If there is such a thing as a perfect book to read during CoVid19, this is it because we are all, in different ways, facing failures. A lot of us have lost jobs, incomes, plans for the future. Some of us have lost even more. And through this we've all been forced to re-assess who we are, what's important to us, how we are going to live our lives, and what's the plan now that the board has to be wiped clean.
Clack addresses the things that make us anxious: our sense of worth being tied to our economics, at a time when unemployment is at a record high; how ageing and our imminent deaths are fears we avoiding confronting in a time when age is a major factor in whether or not an infection is deadly, and where death tolls rise around us; how we forget that we are connected to one another, and that the universe is beyond our control, as we try to contain a viral pandemic by staying apart.

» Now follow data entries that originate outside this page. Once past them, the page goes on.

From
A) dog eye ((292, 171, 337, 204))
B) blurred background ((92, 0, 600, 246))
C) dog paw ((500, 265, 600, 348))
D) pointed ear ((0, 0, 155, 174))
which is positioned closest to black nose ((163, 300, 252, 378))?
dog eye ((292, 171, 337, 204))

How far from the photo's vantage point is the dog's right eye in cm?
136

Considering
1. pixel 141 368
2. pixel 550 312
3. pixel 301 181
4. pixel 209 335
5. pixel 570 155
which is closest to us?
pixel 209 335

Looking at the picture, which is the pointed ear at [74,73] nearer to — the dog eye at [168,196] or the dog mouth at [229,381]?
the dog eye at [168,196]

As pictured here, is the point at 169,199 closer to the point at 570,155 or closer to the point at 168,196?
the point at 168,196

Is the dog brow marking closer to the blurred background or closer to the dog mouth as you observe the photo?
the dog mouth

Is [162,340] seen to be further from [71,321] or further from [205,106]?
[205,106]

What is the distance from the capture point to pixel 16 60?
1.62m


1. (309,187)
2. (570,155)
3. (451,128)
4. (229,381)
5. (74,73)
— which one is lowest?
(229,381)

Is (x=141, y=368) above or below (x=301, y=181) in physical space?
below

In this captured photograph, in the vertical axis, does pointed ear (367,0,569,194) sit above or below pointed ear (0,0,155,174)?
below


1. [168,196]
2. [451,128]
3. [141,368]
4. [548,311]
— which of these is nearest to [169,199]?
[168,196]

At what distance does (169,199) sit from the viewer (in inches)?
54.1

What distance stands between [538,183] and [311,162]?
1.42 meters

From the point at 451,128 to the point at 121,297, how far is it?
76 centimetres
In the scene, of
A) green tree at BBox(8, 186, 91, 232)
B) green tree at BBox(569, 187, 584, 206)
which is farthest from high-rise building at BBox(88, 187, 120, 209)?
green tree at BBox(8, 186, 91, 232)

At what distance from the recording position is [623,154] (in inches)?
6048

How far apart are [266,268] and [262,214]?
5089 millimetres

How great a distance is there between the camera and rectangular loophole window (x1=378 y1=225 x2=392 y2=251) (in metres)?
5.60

Written in January of this year, there's no way Clack could have known how important her work would be in this time. But it's critical to understand how to get through loss and failure, how to understand our brief place in the chaos of the world, and learn that we can move on and forward into an unknown future. — Katelynne Shimkus
In consumer economies, success has increasingly been defined in terms of material attainment and the achievement of status. This model of 'the good life' and its formulas for success ignore the haunting possibility that one may not succeed and as a result be deemed 'a failure'. How to be a Failure and Still Live Well explores that often neglected theme of failure, not just as the opposite of achievement, but also, and more importantly, how it has been conflated with loss: that which haunts all transient, mortal human experience.Understanding loss as a form of failure affects our ability to cope with the everyday losses that permeate existence as a result of the natural processes of ageing, death, and decay. Engaging with loss and thinking about what it inevitability means for our lives and commitments, allows different values to emerge than those connected to success as attainment. Relationships, spontaneity, and generosity are explored as qualities that arise from taking seriously our vulnerability and that form the basis for richer accounts of what it might mean to 'live well'.